= Francina Broese Gunningh =

Dutch cross-dressing woman who served as a soldier

Francina Broese Gunningh, also known as Frans Gunningh Sloet (1783 - 1824), was a Dutch soldier who served in the French, Prussian and Dutch armies.

Gunningh Sloet was born 3 October 1783 in Kampen as the illegitimate daughter of Antje Broese, and worked as a domestic. During a trip back from Paris to the Netherlands, she dressed as a man, which was common for female travelers to avoid harassment during journeys. During the trip, however, she was arrested by the French military police as a suspected deserter after having failed to provide sufficient identifications papers, and was forcibly enlisted in the French army. She deserted, and instead enlisted in the Prussian army. When she was wounded in the chest, her sex was discovered, and she was forced to leave service.

She returned to the Netherlands, and enlisted in the Dutch army. She served in combat during the sieges of Kampen, Coevorden, and Deventer during the War of the Sixth Coalition.

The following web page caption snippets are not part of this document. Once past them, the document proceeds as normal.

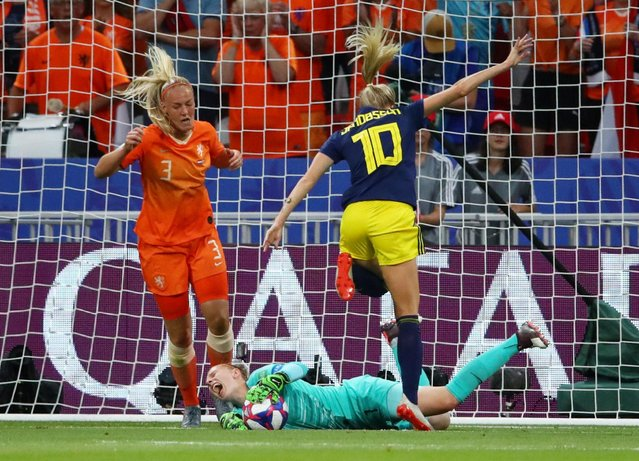 Sweden's forward Sofia Jakobsson (R) vies with Netherlands' goalkeeper Sari van Veenendaal (2ndR) during the France 2019 Women's World Cup semi-final football match between the Netherlands and Sweden, on July 3, 2019, at the Lyon Stadium in Decines-Charpieu, central-eastern France. (Photo by Denis Balibouse/Reuters)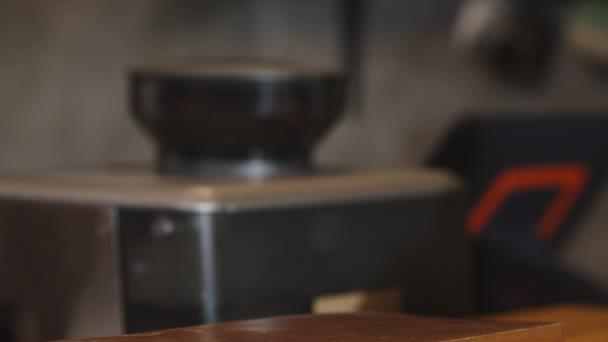 Junge asiatische Barista, die hinter der Theke im Café-Restaurant steht, serviert heißen Kaffee-Pappbecher zum Mitnehmen. Eigentümer Kleinunternehmen, Essen und Trinken, Service-Konzept.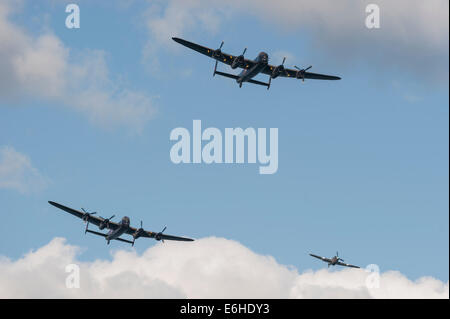 Battle of Britain Memorial Flight with Avro Lancasters City of Lincoln PA474 'Thumper' and the Canadian Warplane - Stock Photo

In 1814, she was engaged to be married to Alida Landeel, and added the title "Lord of Amerongen" to her name. She was arrested for using a false noble title, but escaped prison. When she was arrested, she was forced to undergo a medical examination, which revealed her sex. She was sentenced to three years in prison for fraud. She died as the widow of one Mr. Lettener on 16 August 1824 in Edam, North Holland.